Wanting to be valued for more than sex isn't "lowering" the value he places on sex. The two aren't mutually exclusive, imo. A man _can_ value a woman's intelligence, sense of humor, beliefs, personality, success in life, etc. without sacrificing sex, or making it less of a priority.


----------



## Created2Write

ocotillo said:


> Not at all. My best friend growing up was female. I was six and she was five when we first met and we're still friends 50+ years later. So I do understand what a platonic mixed gender friendship is.
> 
> I'm just pointing out that people read stuff like this and fail to see the irony. It’s not that unrequited attempts at romantic relationships cannot still work as friendships; it’s that these relationships often weren’t actual friendships to begin with. Friendship is not a lopsided dysfunctional union between either a covert giver or an entitled taker.


....Okay? I've had OS friendships my entire life, and most of them were never anything but friendships first for either side. My first bf is the only one I can think of that started with attraction first, and that attraction was on _my_ side. His attraction grew when I started flirting with him, and then fizzled when we actually dated. But all of my other OS friendships _and_ relationships started as platonic friendships. It was the mutual enjoyment of the other's company that made them something more, if they ever went beyond friendships.


----------



## always_alone

DvlsAdvc8 said:


> *sigh* I really am not getting through.
> 
> Just because his intention is sex, does not preclude his intentions from growing... appreciating more about her as he gets to know her - whether she has sex yet or not. This is the usual progression.
> 
> The big illusion that women sell themselves is that he really just wanted to get to know them - or any other lowing of the value he placed on sex. NO. He wanted sex with you. He got to know you on the way there.


You are getting through perfectly clearly: According to you men only want sex. At first. Then, maybe, at some later date, he just might be interested in some other aspect of her. Maybe. Or maybe not.

What's surprising to me is that you then find it upsetting that women are dismissive of these come-ons, and judging men for only wanting sex. By what you're saying here, she is absolutely correct. He's approaching her for sex.

So why does it bother you that she's got this figured ojt? Because you have to work harder for the phone number to get that sex you wanted?


----------



## TiggyBlue

ocotillo said:


> Not at all. My best friend growing up was female. I was six and she was five when we first met and we're still friends 50+ years later. So I do understand what a platonic mixed gender friendship is.


Thinking about it pretty much all of my completely platonic male friends from the get go are guys who I grew up with. As teen years and up even if nothing would never happen with the guy there would be sexual thought (if the guy's hot).

- - -

WHAT YOU WILL DO
1: Reproduce the passage of the forum thread on friendship and sex from "Thinking about it" to "the guy's hot).".
2: Translate this sentence from the forum thread on friendship and sex into Spanish: "So I do understand what a platonic mixed gender friendship is."
3: Pick up the forum thread on friendship and sex after its last sentence and carry it on.

- - -

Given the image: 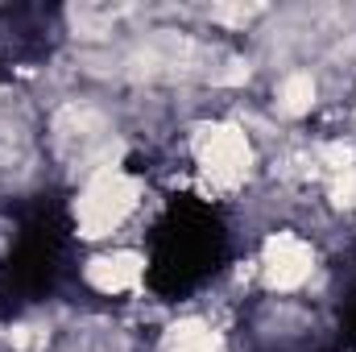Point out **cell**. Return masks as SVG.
<instances>
[{
  "mask_svg": "<svg viewBox=\"0 0 356 352\" xmlns=\"http://www.w3.org/2000/svg\"><path fill=\"white\" fill-rule=\"evenodd\" d=\"M224 232L207 211H175L154 237V278L162 290H191L216 273Z\"/></svg>",
  "mask_w": 356,
  "mask_h": 352,
  "instance_id": "6da1fadb",
  "label": "cell"
}]
</instances>
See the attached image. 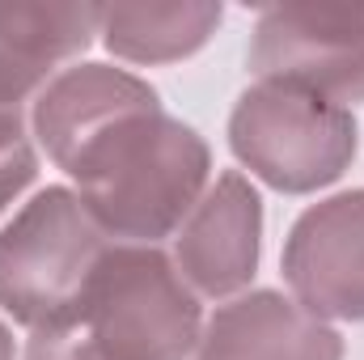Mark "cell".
Returning a JSON list of instances; mask_svg holds the SVG:
<instances>
[{"mask_svg":"<svg viewBox=\"0 0 364 360\" xmlns=\"http://www.w3.org/2000/svg\"><path fill=\"white\" fill-rule=\"evenodd\" d=\"M263 259V199L242 170H225L174 233V268L199 297L246 288Z\"/></svg>","mask_w":364,"mask_h":360,"instance_id":"52a82bcc","label":"cell"},{"mask_svg":"<svg viewBox=\"0 0 364 360\" xmlns=\"http://www.w3.org/2000/svg\"><path fill=\"white\" fill-rule=\"evenodd\" d=\"M279 271L314 318L364 322V186L305 208L284 238Z\"/></svg>","mask_w":364,"mask_h":360,"instance_id":"8992f818","label":"cell"},{"mask_svg":"<svg viewBox=\"0 0 364 360\" xmlns=\"http://www.w3.org/2000/svg\"><path fill=\"white\" fill-rule=\"evenodd\" d=\"M195 360H343V335L284 292L255 288L208 318Z\"/></svg>","mask_w":364,"mask_h":360,"instance_id":"ba28073f","label":"cell"},{"mask_svg":"<svg viewBox=\"0 0 364 360\" xmlns=\"http://www.w3.org/2000/svg\"><path fill=\"white\" fill-rule=\"evenodd\" d=\"M225 9L212 0H174V4H110L102 9L97 34L110 55L127 64H178L208 47Z\"/></svg>","mask_w":364,"mask_h":360,"instance_id":"30bf717a","label":"cell"},{"mask_svg":"<svg viewBox=\"0 0 364 360\" xmlns=\"http://www.w3.org/2000/svg\"><path fill=\"white\" fill-rule=\"evenodd\" d=\"M110 246L77 191H38L0 229V309L30 331L60 322L81 301Z\"/></svg>","mask_w":364,"mask_h":360,"instance_id":"3957f363","label":"cell"},{"mask_svg":"<svg viewBox=\"0 0 364 360\" xmlns=\"http://www.w3.org/2000/svg\"><path fill=\"white\" fill-rule=\"evenodd\" d=\"M233 157L279 195H309L339 182L360 149L356 115L296 85L259 81L229 115Z\"/></svg>","mask_w":364,"mask_h":360,"instance_id":"277c9868","label":"cell"},{"mask_svg":"<svg viewBox=\"0 0 364 360\" xmlns=\"http://www.w3.org/2000/svg\"><path fill=\"white\" fill-rule=\"evenodd\" d=\"M0 360H13V335L4 322H0Z\"/></svg>","mask_w":364,"mask_h":360,"instance_id":"7c38bea8","label":"cell"},{"mask_svg":"<svg viewBox=\"0 0 364 360\" xmlns=\"http://www.w3.org/2000/svg\"><path fill=\"white\" fill-rule=\"evenodd\" d=\"M199 297L157 246L106 250L73 314L30 335L26 360H186L199 348Z\"/></svg>","mask_w":364,"mask_h":360,"instance_id":"7a4b0ae2","label":"cell"},{"mask_svg":"<svg viewBox=\"0 0 364 360\" xmlns=\"http://www.w3.org/2000/svg\"><path fill=\"white\" fill-rule=\"evenodd\" d=\"M250 73L326 102H364V4H272L255 21Z\"/></svg>","mask_w":364,"mask_h":360,"instance_id":"5b68a950","label":"cell"},{"mask_svg":"<svg viewBox=\"0 0 364 360\" xmlns=\"http://www.w3.org/2000/svg\"><path fill=\"white\" fill-rule=\"evenodd\" d=\"M30 127L77 182L106 238L132 246H157L178 233L212 174L203 136L166 115L161 93L127 68L77 64L55 73L34 97Z\"/></svg>","mask_w":364,"mask_h":360,"instance_id":"6da1fadb","label":"cell"},{"mask_svg":"<svg viewBox=\"0 0 364 360\" xmlns=\"http://www.w3.org/2000/svg\"><path fill=\"white\" fill-rule=\"evenodd\" d=\"M97 4H0V110H21L97 34Z\"/></svg>","mask_w":364,"mask_h":360,"instance_id":"9c48e42d","label":"cell"},{"mask_svg":"<svg viewBox=\"0 0 364 360\" xmlns=\"http://www.w3.org/2000/svg\"><path fill=\"white\" fill-rule=\"evenodd\" d=\"M38 179V149L26 136L21 110H0V212Z\"/></svg>","mask_w":364,"mask_h":360,"instance_id":"8fae6325","label":"cell"}]
</instances>
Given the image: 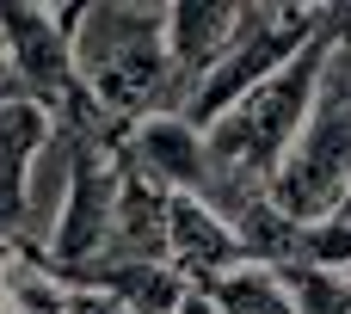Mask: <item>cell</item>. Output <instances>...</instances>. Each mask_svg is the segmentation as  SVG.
<instances>
[{
	"label": "cell",
	"instance_id": "obj_5",
	"mask_svg": "<svg viewBox=\"0 0 351 314\" xmlns=\"http://www.w3.org/2000/svg\"><path fill=\"white\" fill-rule=\"evenodd\" d=\"M234 31V6L222 0H179L167 6V68H173V117L185 111V99L197 93V80L216 68V56L228 49Z\"/></svg>",
	"mask_w": 351,
	"mask_h": 314
},
{
	"label": "cell",
	"instance_id": "obj_14",
	"mask_svg": "<svg viewBox=\"0 0 351 314\" xmlns=\"http://www.w3.org/2000/svg\"><path fill=\"white\" fill-rule=\"evenodd\" d=\"M179 314H216V302H210L204 290H185V302H179Z\"/></svg>",
	"mask_w": 351,
	"mask_h": 314
},
{
	"label": "cell",
	"instance_id": "obj_15",
	"mask_svg": "<svg viewBox=\"0 0 351 314\" xmlns=\"http://www.w3.org/2000/svg\"><path fill=\"white\" fill-rule=\"evenodd\" d=\"M333 222H346V228H351V185H346V197H339V210H333Z\"/></svg>",
	"mask_w": 351,
	"mask_h": 314
},
{
	"label": "cell",
	"instance_id": "obj_4",
	"mask_svg": "<svg viewBox=\"0 0 351 314\" xmlns=\"http://www.w3.org/2000/svg\"><path fill=\"white\" fill-rule=\"evenodd\" d=\"M123 160H130V173H142L167 197H197L204 191V136L173 111L130 123L123 130Z\"/></svg>",
	"mask_w": 351,
	"mask_h": 314
},
{
	"label": "cell",
	"instance_id": "obj_8",
	"mask_svg": "<svg viewBox=\"0 0 351 314\" xmlns=\"http://www.w3.org/2000/svg\"><path fill=\"white\" fill-rule=\"evenodd\" d=\"M99 259L167 265V191L148 185L142 173H130V160H123V185H117V210H111V234H105Z\"/></svg>",
	"mask_w": 351,
	"mask_h": 314
},
{
	"label": "cell",
	"instance_id": "obj_6",
	"mask_svg": "<svg viewBox=\"0 0 351 314\" xmlns=\"http://www.w3.org/2000/svg\"><path fill=\"white\" fill-rule=\"evenodd\" d=\"M167 265H173L191 290H204V284H216L222 271L241 265V241H234V228H228L210 204H197V197H167Z\"/></svg>",
	"mask_w": 351,
	"mask_h": 314
},
{
	"label": "cell",
	"instance_id": "obj_11",
	"mask_svg": "<svg viewBox=\"0 0 351 314\" xmlns=\"http://www.w3.org/2000/svg\"><path fill=\"white\" fill-rule=\"evenodd\" d=\"M296 314H351V271H278Z\"/></svg>",
	"mask_w": 351,
	"mask_h": 314
},
{
	"label": "cell",
	"instance_id": "obj_9",
	"mask_svg": "<svg viewBox=\"0 0 351 314\" xmlns=\"http://www.w3.org/2000/svg\"><path fill=\"white\" fill-rule=\"evenodd\" d=\"M204 296L216 302V314H296L284 278L265 271V265H234L216 284H204Z\"/></svg>",
	"mask_w": 351,
	"mask_h": 314
},
{
	"label": "cell",
	"instance_id": "obj_3",
	"mask_svg": "<svg viewBox=\"0 0 351 314\" xmlns=\"http://www.w3.org/2000/svg\"><path fill=\"white\" fill-rule=\"evenodd\" d=\"M346 185H351V105L333 93H315V111H308L302 136L290 142L265 204L290 222H327L339 210Z\"/></svg>",
	"mask_w": 351,
	"mask_h": 314
},
{
	"label": "cell",
	"instance_id": "obj_13",
	"mask_svg": "<svg viewBox=\"0 0 351 314\" xmlns=\"http://www.w3.org/2000/svg\"><path fill=\"white\" fill-rule=\"evenodd\" d=\"M12 99H25V93H19V80H12V62H6V43H0V105H12Z\"/></svg>",
	"mask_w": 351,
	"mask_h": 314
},
{
	"label": "cell",
	"instance_id": "obj_10",
	"mask_svg": "<svg viewBox=\"0 0 351 314\" xmlns=\"http://www.w3.org/2000/svg\"><path fill=\"white\" fill-rule=\"evenodd\" d=\"M0 314H62V284L25 259H0Z\"/></svg>",
	"mask_w": 351,
	"mask_h": 314
},
{
	"label": "cell",
	"instance_id": "obj_1",
	"mask_svg": "<svg viewBox=\"0 0 351 314\" xmlns=\"http://www.w3.org/2000/svg\"><path fill=\"white\" fill-rule=\"evenodd\" d=\"M74 80L86 105L111 123L130 130L142 117L173 111V68H167V6L160 0H99L80 6V25L68 37Z\"/></svg>",
	"mask_w": 351,
	"mask_h": 314
},
{
	"label": "cell",
	"instance_id": "obj_7",
	"mask_svg": "<svg viewBox=\"0 0 351 314\" xmlns=\"http://www.w3.org/2000/svg\"><path fill=\"white\" fill-rule=\"evenodd\" d=\"M49 142V117L31 99L0 105V259H19L25 241V179L37 148Z\"/></svg>",
	"mask_w": 351,
	"mask_h": 314
},
{
	"label": "cell",
	"instance_id": "obj_12",
	"mask_svg": "<svg viewBox=\"0 0 351 314\" xmlns=\"http://www.w3.org/2000/svg\"><path fill=\"white\" fill-rule=\"evenodd\" d=\"M62 314H130V309L99 296V290H62Z\"/></svg>",
	"mask_w": 351,
	"mask_h": 314
},
{
	"label": "cell",
	"instance_id": "obj_2",
	"mask_svg": "<svg viewBox=\"0 0 351 314\" xmlns=\"http://www.w3.org/2000/svg\"><path fill=\"white\" fill-rule=\"evenodd\" d=\"M327 6H308V0H284V6H234V31H228V49L216 56V68L197 80V93L185 99V123L204 136L216 117H228L253 86H265L315 31H321Z\"/></svg>",
	"mask_w": 351,
	"mask_h": 314
}]
</instances>
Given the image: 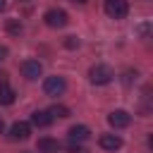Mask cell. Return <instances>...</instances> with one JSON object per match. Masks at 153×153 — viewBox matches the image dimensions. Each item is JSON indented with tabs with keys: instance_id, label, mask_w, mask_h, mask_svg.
<instances>
[{
	"instance_id": "5",
	"label": "cell",
	"mask_w": 153,
	"mask_h": 153,
	"mask_svg": "<svg viewBox=\"0 0 153 153\" xmlns=\"http://www.w3.org/2000/svg\"><path fill=\"white\" fill-rule=\"evenodd\" d=\"M19 69H22L24 79H29V81H36V79L43 74V67H41V62H38V60H24Z\"/></svg>"
},
{
	"instance_id": "11",
	"label": "cell",
	"mask_w": 153,
	"mask_h": 153,
	"mask_svg": "<svg viewBox=\"0 0 153 153\" xmlns=\"http://www.w3.org/2000/svg\"><path fill=\"white\" fill-rule=\"evenodd\" d=\"M38 151L41 153H57L60 151V143H57V139L43 136V139H38Z\"/></svg>"
},
{
	"instance_id": "7",
	"label": "cell",
	"mask_w": 153,
	"mask_h": 153,
	"mask_svg": "<svg viewBox=\"0 0 153 153\" xmlns=\"http://www.w3.org/2000/svg\"><path fill=\"white\" fill-rule=\"evenodd\" d=\"M29 134H31V124L29 122H14L10 127V139L12 141H24V139H29Z\"/></svg>"
},
{
	"instance_id": "3",
	"label": "cell",
	"mask_w": 153,
	"mask_h": 153,
	"mask_svg": "<svg viewBox=\"0 0 153 153\" xmlns=\"http://www.w3.org/2000/svg\"><path fill=\"white\" fill-rule=\"evenodd\" d=\"M43 19H45V24H48L50 29H62V26H67V22H69V17H67L65 10H48V12L43 14Z\"/></svg>"
},
{
	"instance_id": "9",
	"label": "cell",
	"mask_w": 153,
	"mask_h": 153,
	"mask_svg": "<svg viewBox=\"0 0 153 153\" xmlns=\"http://www.w3.org/2000/svg\"><path fill=\"white\" fill-rule=\"evenodd\" d=\"M98 143H100L103 151H117V148H122V139L117 134H100Z\"/></svg>"
},
{
	"instance_id": "2",
	"label": "cell",
	"mask_w": 153,
	"mask_h": 153,
	"mask_svg": "<svg viewBox=\"0 0 153 153\" xmlns=\"http://www.w3.org/2000/svg\"><path fill=\"white\" fill-rule=\"evenodd\" d=\"M129 12L127 0H105V14L112 19H124Z\"/></svg>"
},
{
	"instance_id": "17",
	"label": "cell",
	"mask_w": 153,
	"mask_h": 153,
	"mask_svg": "<svg viewBox=\"0 0 153 153\" xmlns=\"http://www.w3.org/2000/svg\"><path fill=\"white\" fill-rule=\"evenodd\" d=\"M69 153H84V148H81V146H72V148H69Z\"/></svg>"
},
{
	"instance_id": "15",
	"label": "cell",
	"mask_w": 153,
	"mask_h": 153,
	"mask_svg": "<svg viewBox=\"0 0 153 153\" xmlns=\"http://www.w3.org/2000/svg\"><path fill=\"white\" fill-rule=\"evenodd\" d=\"M65 45H67V48H76V45H79V41H76L74 36H67V41H65Z\"/></svg>"
},
{
	"instance_id": "1",
	"label": "cell",
	"mask_w": 153,
	"mask_h": 153,
	"mask_svg": "<svg viewBox=\"0 0 153 153\" xmlns=\"http://www.w3.org/2000/svg\"><path fill=\"white\" fill-rule=\"evenodd\" d=\"M88 79H91V84H96V86H105V84H110V81L115 79V72H112V67H108V65H93V67L88 69Z\"/></svg>"
},
{
	"instance_id": "10",
	"label": "cell",
	"mask_w": 153,
	"mask_h": 153,
	"mask_svg": "<svg viewBox=\"0 0 153 153\" xmlns=\"http://www.w3.org/2000/svg\"><path fill=\"white\" fill-rule=\"evenodd\" d=\"M50 122H53V117H50V112H48V110H36V112L31 115V124H33V127H38V129L50 127Z\"/></svg>"
},
{
	"instance_id": "8",
	"label": "cell",
	"mask_w": 153,
	"mask_h": 153,
	"mask_svg": "<svg viewBox=\"0 0 153 153\" xmlns=\"http://www.w3.org/2000/svg\"><path fill=\"white\" fill-rule=\"evenodd\" d=\"M67 136H69L72 143H81V141H86V139L91 136V129H88L86 124H74V127L67 131Z\"/></svg>"
},
{
	"instance_id": "18",
	"label": "cell",
	"mask_w": 153,
	"mask_h": 153,
	"mask_svg": "<svg viewBox=\"0 0 153 153\" xmlns=\"http://www.w3.org/2000/svg\"><path fill=\"white\" fill-rule=\"evenodd\" d=\"M2 10H5V0H0V12H2Z\"/></svg>"
},
{
	"instance_id": "12",
	"label": "cell",
	"mask_w": 153,
	"mask_h": 153,
	"mask_svg": "<svg viewBox=\"0 0 153 153\" xmlns=\"http://www.w3.org/2000/svg\"><path fill=\"white\" fill-rule=\"evenodd\" d=\"M14 98H17L14 88H10L7 84H0V105H12Z\"/></svg>"
},
{
	"instance_id": "16",
	"label": "cell",
	"mask_w": 153,
	"mask_h": 153,
	"mask_svg": "<svg viewBox=\"0 0 153 153\" xmlns=\"http://www.w3.org/2000/svg\"><path fill=\"white\" fill-rule=\"evenodd\" d=\"M5 57H7V48H5V45H0V62H2Z\"/></svg>"
},
{
	"instance_id": "20",
	"label": "cell",
	"mask_w": 153,
	"mask_h": 153,
	"mask_svg": "<svg viewBox=\"0 0 153 153\" xmlns=\"http://www.w3.org/2000/svg\"><path fill=\"white\" fill-rule=\"evenodd\" d=\"M72 2H86V0H72Z\"/></svg>"
},
{
	"instance_id": "13",
	"label": "cell",
	"mask_w": 153,
	"mask_h": 153,
	"mask_svg": "<svg viewBox=\"0 0 153 153\" xmlns=\"http://www.w3.org/2000/svg\"><path fill=\"white\" fill-rule=\"evenodd\" d=\"M48 112H50V117H53V120H55V117H60V120L69 117V108H65V105H53Z\"/></svg>"
},
{
	"instance_id": "14",
	"label": "cell",
	"mask_w": 153,
	"mask_h": 153,
	"mask_svg": "<svg viewBox=\"0 0 153 153\" xmlns=\"http://www.w3.org/2000/svg\"><path fill=\"white\" fill-rule=\"evenodd\" d=\"M5 29H7V33H12V36H19V33H22V24H19L17 19H7Z\"/></svg>"
},
{
	"instance_id": "4",
	"label": "cell",
	"mask_w": 153,
	"mask_h": 153,
	"mask_svg": "<svg viewBox=\"0 0 153 153\" xmlns=\"http://www.w3.org/2000/svg\"><path fill=\"white\" fill-rule=\"evenodd\" d=\"M65 88H67V84H65L62 76H48L43 81V93L45 96H62Z\"/></svg>"
},
{
	"instance_id": "19",
	"label": "cell",
	"mask_w": 153,
	"mask_h": 153,
	"mask_svg": "<svg viewBox=\"0 0 153 153\" xmlns=\"http://www.w3.org/2000/svg\"><path fill=\"white\" fill-rule=\"evenodd\" d=\"M2 127H5V124H2V117H0V131H2Z\"/></svg>"
},
{
	"instance_id": "6",
	"label": "cell",
	"mask_w": 153,
	"mask_h": 153,
	"mask_svg": "<svg viewBox=\"0 0 153 153\" xmlns=\"http://www.w3.org/2000/svg\"><path fill=\"white\" fill-rule=\"evenodd\" d=\"M108 122H110V127H115V129H124V127H129L131 115H129L127 110H112V112L108 115Z\"/></svg>"
}]
</instances>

- - -

REPLIES
1:
Thinking about it pretty much all of my completely platonic male friends from the get go are guys who I grew up with. As teen years and up even if nothing would never happen with the guy there would be sexual thought (if the guy's hot).

2: Así que sí entiendo lo que es una amistad platónica entre personas de distinto sexo.

3:
----------



## ocotillo

Created2Write said:


> ....Okay? I've had OS friendships my entire life, and most of them were never anything but friendships first for either side. My first bf is the only one I can think of that started with attraction first, and that attraction was on _my_ side. His attraction grew when I started flirting with him, and then fizzled when we actually dated. But all of my other OS friendships _and_ relationships started as platonic friendships. It was the mutual enjoyment of the other's company that made them something more, if they ever went beyond friendships.


Then you obviously understand the mutuality of friendship and we really don't have a disagreement here. (?)

You can read the little comic from start to finish and there is no mutuality. All you see are singular notions of friendship coming from both sides. We as the readers expect that of "Nice Guy" because he's the villain here, but we don't expect that of the heroine. The author and by extension, much of her readership apparently has a huge blind spot here.


----------



## Created2Write

ocotillo said:


> Then you obviously understand the mutuality of friendship and we really don't have a disagreement here. (?)
> 
> You can read the little comic from start to finish and there is no mutuality. All you see are singular notions of friendship coming from both sides. We as the readers expect that of "Nice Guy" because he's the villain here, but we don't expect that of the heroine. The author and by extension, much of her readership apparently has a huge blind spot here.


No argument from me, then.


----------



## always_alone

DvlsAdvc8 said:


> I have some female friends without sexual tension. There are two kinds:
> 
> 1) Women I had all kind of tension with. Women I sought out of my own accord - some of whom I dated or slept with - but the sexual relationship just didn't have it or keep well while the friendship did.
> 
> 2) Women I never found attractive who I connected with on mutual interests by chance or mutual friend.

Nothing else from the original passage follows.